Du fait du potentiel d’applications très étendu des nouvelles données satellites et de l’afflux sans précédents de données radar, de nombreux consortiums (e.g., COMET (au Royaume-Uni), NGU (en Norvège), ou UNAVCO (USA)), programmes de coopération internationaux (CEOS WG Disaster, EGMS, ESA/GEP, EPOS ), et industries (e.g. TRE-ALTAMIRA, https://site.tre-altamira.com/, SARMAP
https://www.sarmap.ch/index.php/software/sarscape/, etc.) ont vu le jour ces dernières années et mettent en place des services de traitement de données ou de logiciels. Cette émergence sans précédent de services articulés autour des produits radar amènera sans aucun doute de nombreuses perspectives internationales académiques ou industrielles au/à la futur.e doctorant.e

Objectifs de valorisation des travaux de recherche du doctorant : diffusion, publication et confidentialité,
droit à la propriété intellectuelle,…

Le CRPG finance une conférence internationale par étudiant au cours de sa thèse, et nous financerons au moins deux conférences supplémentaires sur nos fonds de recherche, de manière à ce que chaque année, le/la doctorant·e puisse présenter ses résultats dans des congrès internationaux. Bien entendu, le/la doctorant sera également invité·e à se rendre, tout au long de sa thèse, à des workshops nationaux (Atelier annuel « Mesure de la Déformation par Imagerie Satellitaire ») ou internationaux (ESA Fringe ou Living Planet meetings) afin qu’il puisse développer son carnet d’adresses. Il bénéficiera également des nombreux réunions et webinars organisés dans le cadre du programme FLATSIM.
En ce qui concerne la valorisation sous forme de publications, le/la doctorant·e aura la possibilité de produire plusieurs articles spécialisés sur son sujet, et l’opportunité supplémentaire de participer à d’autres articles de synthèse établis à partir de l’activité des encadrants.

Collaborations envisagées

Le volet Tibet du projet Form@ter FLATSIM est piloté par M.P. Doin (Isterre Grenoble) et réunit un ensemble de spécialistes. A ce titre, M.P. Doin fera partie avec C. Lassere (ENS Lyon) des collaboratrices externes du projet et de la thèse proposée. Ces deux interlocutrices ont une longue expérience en mesures InSAR sur le plateau Tibétain sur des thématiques de tectonique active et de rhéologie. Par ailleurs une collaboration active avec L. Martin (Cerege, et spécialiste de la modélisation des processus affectant le pergélisol) permettra de renforcer l’expertise de l’équipe sur la modélisation du pergélisol en partant notamment de modules numériques déjà existants incluant les aspects thermiques et hydrologiques, sur lesquels il suffira de rajouter les composantes de déformations verticales et horizontales.
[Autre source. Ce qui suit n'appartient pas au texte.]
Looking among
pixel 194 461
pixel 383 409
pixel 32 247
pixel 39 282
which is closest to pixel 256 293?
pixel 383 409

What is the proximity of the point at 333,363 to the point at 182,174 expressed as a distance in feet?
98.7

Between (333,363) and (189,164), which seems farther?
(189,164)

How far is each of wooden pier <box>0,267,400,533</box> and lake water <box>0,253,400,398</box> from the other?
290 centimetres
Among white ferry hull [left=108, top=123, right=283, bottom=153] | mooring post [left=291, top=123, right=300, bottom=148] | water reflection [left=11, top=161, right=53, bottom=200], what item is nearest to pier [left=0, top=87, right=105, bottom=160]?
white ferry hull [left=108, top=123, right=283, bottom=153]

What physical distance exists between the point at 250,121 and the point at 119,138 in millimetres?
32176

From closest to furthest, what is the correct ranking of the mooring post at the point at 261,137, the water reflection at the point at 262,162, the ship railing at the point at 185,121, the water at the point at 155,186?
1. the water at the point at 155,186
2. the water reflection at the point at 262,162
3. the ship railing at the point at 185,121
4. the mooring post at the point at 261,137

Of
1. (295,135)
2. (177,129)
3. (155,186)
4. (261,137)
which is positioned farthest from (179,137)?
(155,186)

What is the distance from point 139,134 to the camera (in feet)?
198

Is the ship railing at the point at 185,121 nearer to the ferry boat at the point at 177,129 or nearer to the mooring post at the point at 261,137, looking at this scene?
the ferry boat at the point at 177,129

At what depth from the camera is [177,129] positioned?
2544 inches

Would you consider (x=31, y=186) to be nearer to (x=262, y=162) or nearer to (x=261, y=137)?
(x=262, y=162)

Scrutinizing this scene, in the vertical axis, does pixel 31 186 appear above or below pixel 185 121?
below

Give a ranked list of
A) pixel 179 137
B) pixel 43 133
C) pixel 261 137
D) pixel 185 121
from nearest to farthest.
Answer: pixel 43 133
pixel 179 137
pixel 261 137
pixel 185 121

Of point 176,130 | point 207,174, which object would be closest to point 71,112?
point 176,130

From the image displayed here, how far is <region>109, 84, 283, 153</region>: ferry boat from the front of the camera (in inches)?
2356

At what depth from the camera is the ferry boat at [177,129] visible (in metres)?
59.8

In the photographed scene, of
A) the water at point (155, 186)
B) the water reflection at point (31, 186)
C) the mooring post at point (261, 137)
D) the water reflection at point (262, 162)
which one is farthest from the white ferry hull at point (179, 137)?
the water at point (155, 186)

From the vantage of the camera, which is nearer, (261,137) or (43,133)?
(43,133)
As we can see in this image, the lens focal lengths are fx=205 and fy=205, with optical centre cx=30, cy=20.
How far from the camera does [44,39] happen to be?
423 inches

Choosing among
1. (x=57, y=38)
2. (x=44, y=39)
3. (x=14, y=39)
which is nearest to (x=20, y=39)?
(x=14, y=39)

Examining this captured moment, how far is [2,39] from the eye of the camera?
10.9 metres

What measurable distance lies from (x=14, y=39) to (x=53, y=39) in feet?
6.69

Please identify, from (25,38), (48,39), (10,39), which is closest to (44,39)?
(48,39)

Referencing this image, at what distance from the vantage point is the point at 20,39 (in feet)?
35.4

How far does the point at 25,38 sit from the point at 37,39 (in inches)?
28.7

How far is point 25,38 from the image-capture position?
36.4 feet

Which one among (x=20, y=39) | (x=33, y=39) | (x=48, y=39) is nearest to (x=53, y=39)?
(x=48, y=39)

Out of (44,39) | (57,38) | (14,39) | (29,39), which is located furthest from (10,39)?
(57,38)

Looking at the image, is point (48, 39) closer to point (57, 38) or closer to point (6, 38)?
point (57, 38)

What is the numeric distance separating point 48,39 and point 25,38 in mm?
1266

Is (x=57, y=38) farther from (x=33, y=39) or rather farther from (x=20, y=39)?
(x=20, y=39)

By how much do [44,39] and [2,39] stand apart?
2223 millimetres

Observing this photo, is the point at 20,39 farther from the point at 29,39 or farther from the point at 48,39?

Profil et compétences recherchées

Le candidat doit être titulaire d’un master en sciences de la terre, en télédétection ou d’un diplôme équivalent. Une partie importante du travail de thèse implique des calculs numériques utilisant la programmation, le traitement du signal (traitement d’images, analyse de séries temporelles), la modélisation et l’inversion. Par conséquent, le candidat doit faire preuve de compétences et/ou d’intérêt dans ces domaines. Les points suivants sont les bienvenus (mais pas obligatoires) : compétences en programmation en Python ou Fortran; expérience en traitement GPS ou InSAR ; expérience en SIG ; expérience en géodésie spatiale, en télédétection ou en géomorphologie.
Une bonne connaissance de l’anglais écrit et parlé est également attendue.